Eventually, in DB2 9 we even get index compression capability (of course, using different technology than data compression). At any rate, compressing data on DB2 for z/OS is no longer the “only-if-I-have-to” task that it once was.
Then along comes the Big Data phenomenon where increasingly large data sets need to be stored and analyzed. Big Data is typified by data sets that are so large and complex that traditional tools and database systems are ill-suited to process them. Clearly, compressing such data could be advantageous… but is it possible to process and compress such large volumes of data?
New alternatives to traditional systems are being made available that offer efficient resource usage based on principles of compressed sensing and other techniques. One example of this new technology is IBM’s BLU Acceleration, which is included in DB2 10.5 for Linux, Unix, and Windows. One feature of BLU Acceleration is “actionable compression,” which can deliver up to 10x storage space savings. The compression delivered by BLU eliminates the need for indexes and aggregation when operating on compressed data. BLU can eliminate the CPU time that would be required to decompress the data. Benchmarks tests at some customer sites have achieved 90% to 95% data compression for their large data warehouse database tables. But why is it called “actionable?” Well, there are two key ingredients that make the compression actionable. There are (1) new algorithms enabling many predicates to be evaluated without having to decompress and (2) the most frequently occurring values are compressed the most, thereby saving the greatest level of storage space.
The bottom line is that IBM’s advanced algorithms are being used to maximize compression while preserving the order of encoding so compressed data can be quickly analyzed without decompressing it. It is an impressive technology as no changes are required to your existing SQL statements.
Of course, BLU Acceleration is much more than just additional compression techniques. BLU Acceleration adds a column store capability to DB2 10.5 for LUW. A column store physically stores data as sections of columns rather than as rows of data. By doing so, data warehouse queries, customer relationship management (CRM) systems, and other types of ad-hoc queries where aggregates are computed over large numbers of similar data items can be optimized.
Be aware that using a column store for your data, such as provided by BLU Acceleration, is predominantly for read-only types of workloads such as analytics, data warehousing, business intelligence and other reporting applications. So you will need to pick and choose the applications and data that match the capabilities of BLU.

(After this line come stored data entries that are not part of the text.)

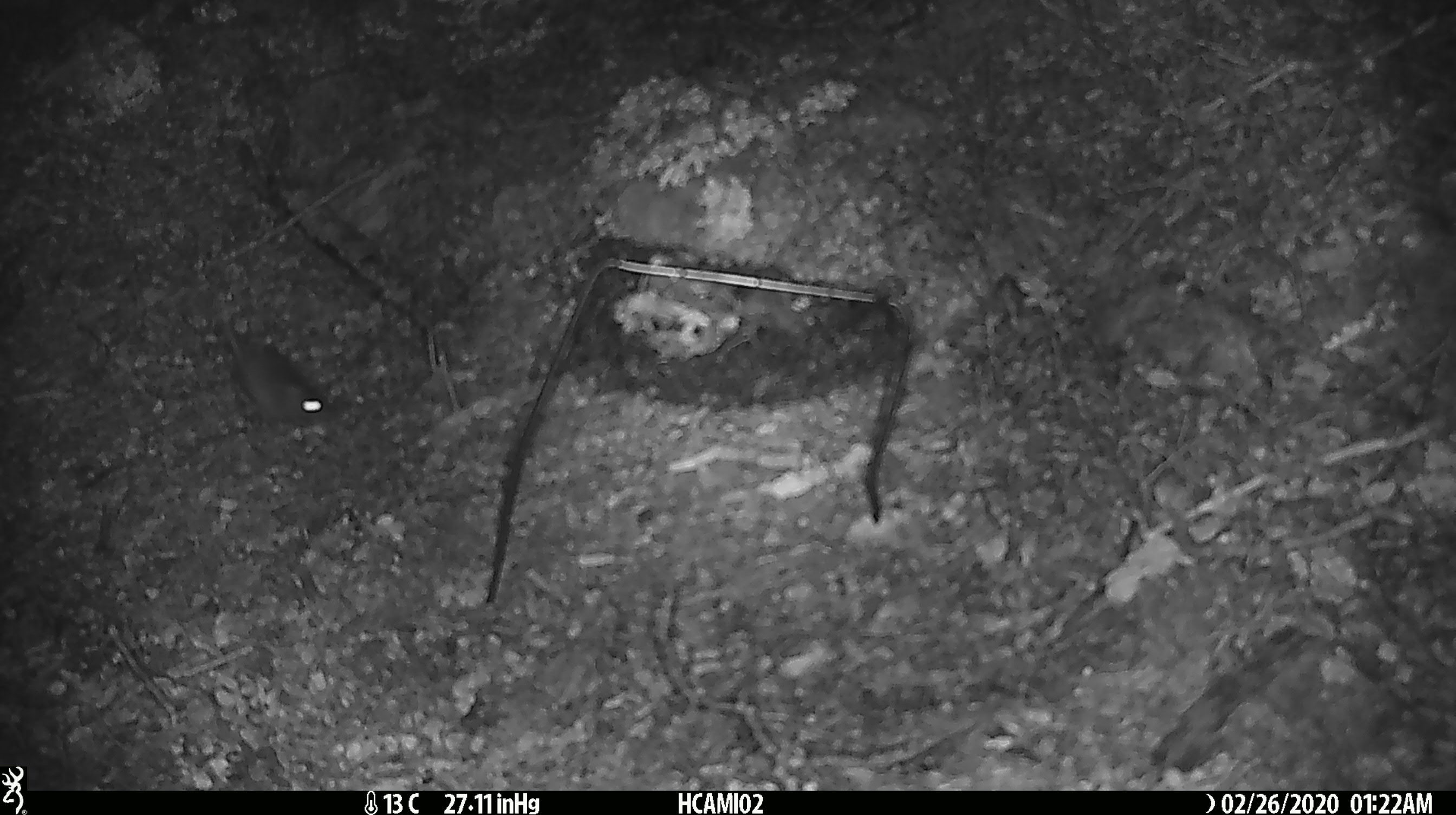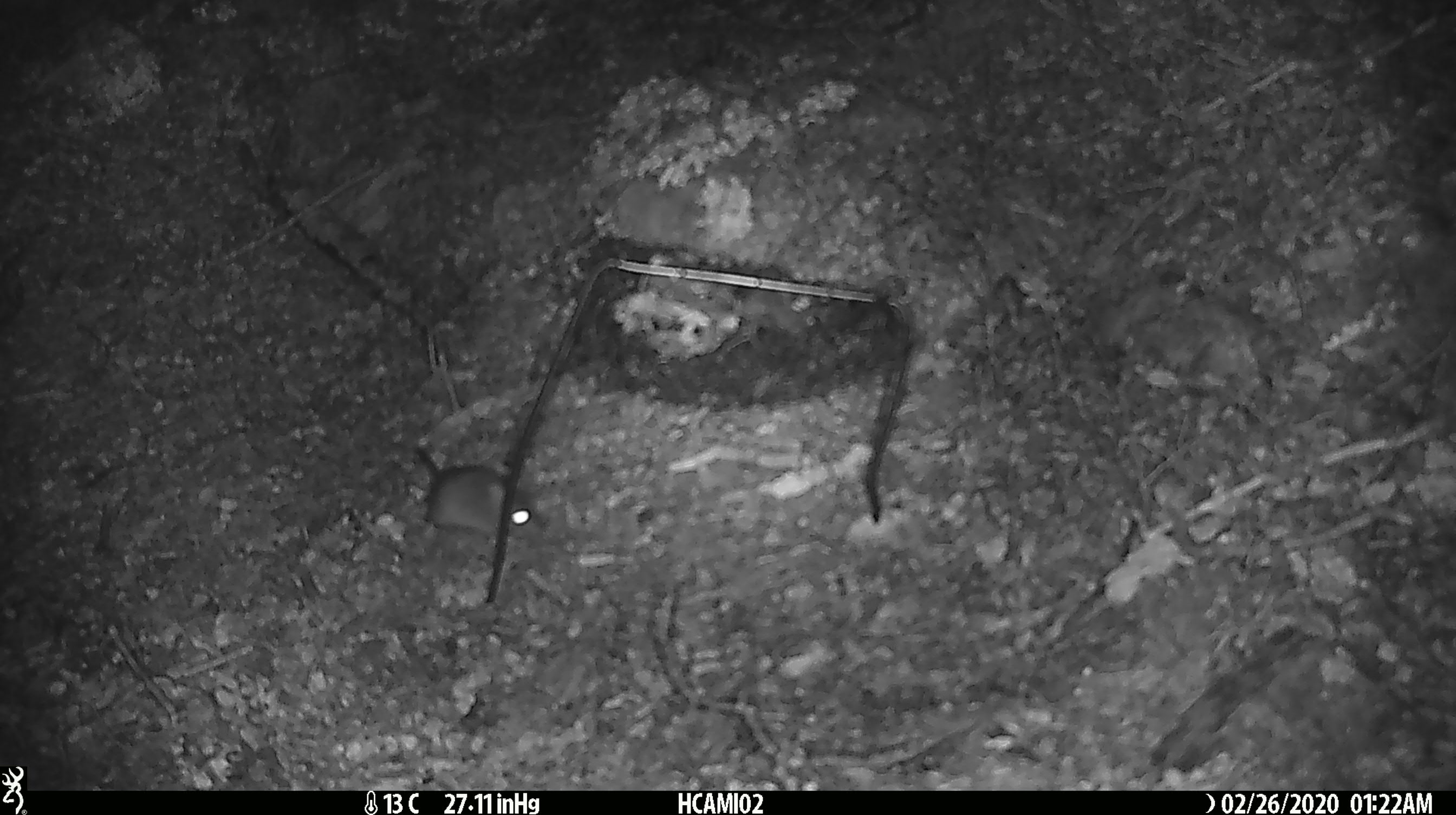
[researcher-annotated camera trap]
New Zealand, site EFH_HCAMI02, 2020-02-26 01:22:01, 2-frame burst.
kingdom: Animalia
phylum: Chordata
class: Mammalia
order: Rodentia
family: Muridae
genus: Mus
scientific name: Mus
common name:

Another new feature of BLU Acceleration comes via the exploitation of the SIMD (Single Instruction Multiple Data) capabilities of modern CPUs. The basic idea behind SIMD is the ability for a single instruction to be able to act upon multiple items at the same time, which obviously can speed up processing.

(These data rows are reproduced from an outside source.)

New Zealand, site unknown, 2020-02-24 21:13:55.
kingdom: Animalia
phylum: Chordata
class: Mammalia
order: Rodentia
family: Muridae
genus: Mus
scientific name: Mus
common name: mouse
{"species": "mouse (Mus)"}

BLU Acceleration also adds data skipping technology. You can probably guess what this does, but let’s explain it a little bit anyway. The basic idea is to skip over data that is not required in order to deliver an answer set for a query. Metadata is stored for sets of data records that can be accessed by DB2 to determine whether that particular set of data holds anything of interest. If not, it can be skipped over.
And best of all, BLU Acceleration is simple to use. All that is necessary is to specify ORGANIZE BY COLUMN in the DDL for a table to make it BLU.
“So what?” you may ask…Well, in my opinion, BLU Acceleration is a very significant milestone in the history of DB2. It brings a column store capability that can be implemented right inside of DB2, without any additional product or technology. So you can implement a multi-workload database implementation for the Big Data era using nothing more than DB2 software. BLU Acceleration provides blazing speed and can act upon large amounts of analytical data. And that is something we all should consider when embarking on our Big Data projects.
So compression is just one of several new capabilities and improvements added by IBM to DB2 with BLU Acceleration. But it looks like compression is becoming cool… who’d have thought that back in the 1980s when compression was something we only did when we absolutely had to?